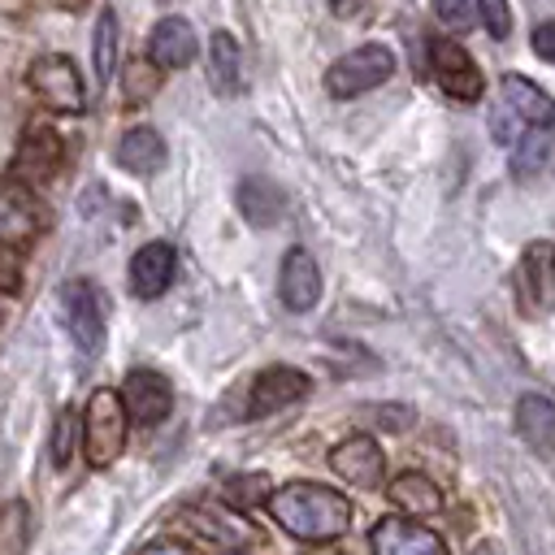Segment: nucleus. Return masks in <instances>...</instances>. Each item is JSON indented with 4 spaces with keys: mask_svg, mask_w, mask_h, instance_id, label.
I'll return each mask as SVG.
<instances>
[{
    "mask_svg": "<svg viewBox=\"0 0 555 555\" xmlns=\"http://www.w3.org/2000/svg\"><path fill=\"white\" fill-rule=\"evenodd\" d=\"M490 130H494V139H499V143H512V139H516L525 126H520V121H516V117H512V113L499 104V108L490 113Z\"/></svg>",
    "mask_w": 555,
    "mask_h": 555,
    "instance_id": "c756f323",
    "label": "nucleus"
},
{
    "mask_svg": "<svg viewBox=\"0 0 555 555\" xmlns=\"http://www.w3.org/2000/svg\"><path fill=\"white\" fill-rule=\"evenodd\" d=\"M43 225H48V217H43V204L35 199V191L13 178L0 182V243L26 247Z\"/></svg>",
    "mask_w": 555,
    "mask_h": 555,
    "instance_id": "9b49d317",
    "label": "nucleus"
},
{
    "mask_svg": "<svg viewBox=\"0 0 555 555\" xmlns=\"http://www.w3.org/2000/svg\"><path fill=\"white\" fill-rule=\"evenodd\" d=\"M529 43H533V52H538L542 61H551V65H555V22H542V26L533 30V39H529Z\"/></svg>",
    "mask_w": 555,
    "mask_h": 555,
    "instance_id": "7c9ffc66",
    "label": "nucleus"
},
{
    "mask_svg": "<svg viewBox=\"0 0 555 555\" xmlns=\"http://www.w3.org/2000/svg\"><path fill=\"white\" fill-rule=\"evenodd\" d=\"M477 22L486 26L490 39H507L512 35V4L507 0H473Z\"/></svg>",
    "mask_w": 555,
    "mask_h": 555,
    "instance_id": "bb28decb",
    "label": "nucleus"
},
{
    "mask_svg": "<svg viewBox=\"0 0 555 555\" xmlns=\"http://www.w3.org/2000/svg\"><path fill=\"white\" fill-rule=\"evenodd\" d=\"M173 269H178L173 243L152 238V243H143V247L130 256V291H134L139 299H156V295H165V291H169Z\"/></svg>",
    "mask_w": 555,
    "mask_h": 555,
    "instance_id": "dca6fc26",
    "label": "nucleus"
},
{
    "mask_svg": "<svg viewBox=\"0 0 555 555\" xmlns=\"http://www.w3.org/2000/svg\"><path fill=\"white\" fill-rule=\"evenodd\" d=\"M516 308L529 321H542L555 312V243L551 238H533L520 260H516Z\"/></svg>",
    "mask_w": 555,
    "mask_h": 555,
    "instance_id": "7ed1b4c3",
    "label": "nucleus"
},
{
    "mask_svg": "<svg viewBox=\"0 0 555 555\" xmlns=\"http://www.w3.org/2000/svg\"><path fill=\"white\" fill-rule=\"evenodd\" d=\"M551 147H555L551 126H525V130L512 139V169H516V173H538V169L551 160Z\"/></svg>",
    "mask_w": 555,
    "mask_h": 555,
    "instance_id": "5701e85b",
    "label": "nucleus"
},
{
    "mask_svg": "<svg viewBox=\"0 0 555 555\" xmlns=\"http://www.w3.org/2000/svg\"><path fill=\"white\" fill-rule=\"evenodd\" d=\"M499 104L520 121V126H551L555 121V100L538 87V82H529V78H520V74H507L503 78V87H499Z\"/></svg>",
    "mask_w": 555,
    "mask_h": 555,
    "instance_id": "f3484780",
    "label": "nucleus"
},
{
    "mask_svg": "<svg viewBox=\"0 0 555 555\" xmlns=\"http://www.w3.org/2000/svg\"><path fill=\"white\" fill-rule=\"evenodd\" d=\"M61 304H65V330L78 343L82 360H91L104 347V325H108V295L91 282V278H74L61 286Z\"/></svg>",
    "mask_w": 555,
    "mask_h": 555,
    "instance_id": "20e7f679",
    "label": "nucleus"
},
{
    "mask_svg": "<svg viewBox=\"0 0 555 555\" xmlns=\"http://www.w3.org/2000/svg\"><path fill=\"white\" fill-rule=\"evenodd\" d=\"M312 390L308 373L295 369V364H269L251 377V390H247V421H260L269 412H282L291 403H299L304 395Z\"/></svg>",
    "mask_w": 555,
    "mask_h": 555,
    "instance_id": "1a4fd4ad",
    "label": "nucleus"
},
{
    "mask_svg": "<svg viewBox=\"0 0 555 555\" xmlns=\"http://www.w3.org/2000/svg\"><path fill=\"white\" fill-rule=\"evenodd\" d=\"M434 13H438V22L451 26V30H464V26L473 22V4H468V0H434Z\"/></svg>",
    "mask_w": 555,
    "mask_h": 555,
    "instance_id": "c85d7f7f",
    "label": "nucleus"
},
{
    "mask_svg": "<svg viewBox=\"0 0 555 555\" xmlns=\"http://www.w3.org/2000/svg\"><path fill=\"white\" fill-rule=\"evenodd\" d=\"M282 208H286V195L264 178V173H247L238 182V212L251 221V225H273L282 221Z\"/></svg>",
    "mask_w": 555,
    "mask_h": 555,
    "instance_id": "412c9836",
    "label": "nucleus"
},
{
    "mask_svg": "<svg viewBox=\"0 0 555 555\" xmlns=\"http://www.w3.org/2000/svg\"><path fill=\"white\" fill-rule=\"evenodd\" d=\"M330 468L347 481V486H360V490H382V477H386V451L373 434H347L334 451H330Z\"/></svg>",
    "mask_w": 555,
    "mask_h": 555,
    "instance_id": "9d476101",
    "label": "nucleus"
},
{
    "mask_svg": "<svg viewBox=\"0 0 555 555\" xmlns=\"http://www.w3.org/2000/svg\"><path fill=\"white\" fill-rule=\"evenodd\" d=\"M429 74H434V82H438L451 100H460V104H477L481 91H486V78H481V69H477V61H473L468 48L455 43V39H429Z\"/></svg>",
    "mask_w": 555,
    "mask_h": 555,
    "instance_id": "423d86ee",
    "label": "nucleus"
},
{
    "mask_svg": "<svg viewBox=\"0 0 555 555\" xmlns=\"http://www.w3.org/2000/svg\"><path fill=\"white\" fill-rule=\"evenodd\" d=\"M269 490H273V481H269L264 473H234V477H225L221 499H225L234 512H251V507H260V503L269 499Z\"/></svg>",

TO BE DONE:
Give the records again from the start through the line with "225H48V217H43V204L35 199V191L13 178L0", swapping "masks" for "outlines" and leaving everything else unchanged. Leave the pictures out of the answer.

ANSWER TO THE EXERCISE:
Segment: nucleus. Return outlines in <instances>...</instances>. Each item is JSON indented with 4 spaces with keys: mask_svg, mask_w, mask_h, instance_id, label.
I'll return each mask as SVG.
<instances>
[{
    "mask_svg": "<svg viewBox=\"0 0 555 555\" xmlns=\"http://www.w3.org/2000/svg\"><path fill=\"white\" fill-rule=\"evenodd\" d=\"M490 130H494V139H499V143H512V139H516L525 126H520V121H516V117H512V113L499 104V108L490 113Z\"/></svg>",
    "mask_w": 555,
    "mask_h": 555,
    "instance_id": "c756f323",
    "label": "nucleus"
},
{
    "mask_svg": "<svg viewBox=\"0 0 555 555\" xmlns=\"http://www.w3.org/2000/svg\"><path fill=\"white\" fill-rule=\"evenodd\" d=\"M43 225H48V217H43V204L35 199V191L13 178L0 182V243L26 247Z\"/></svg>",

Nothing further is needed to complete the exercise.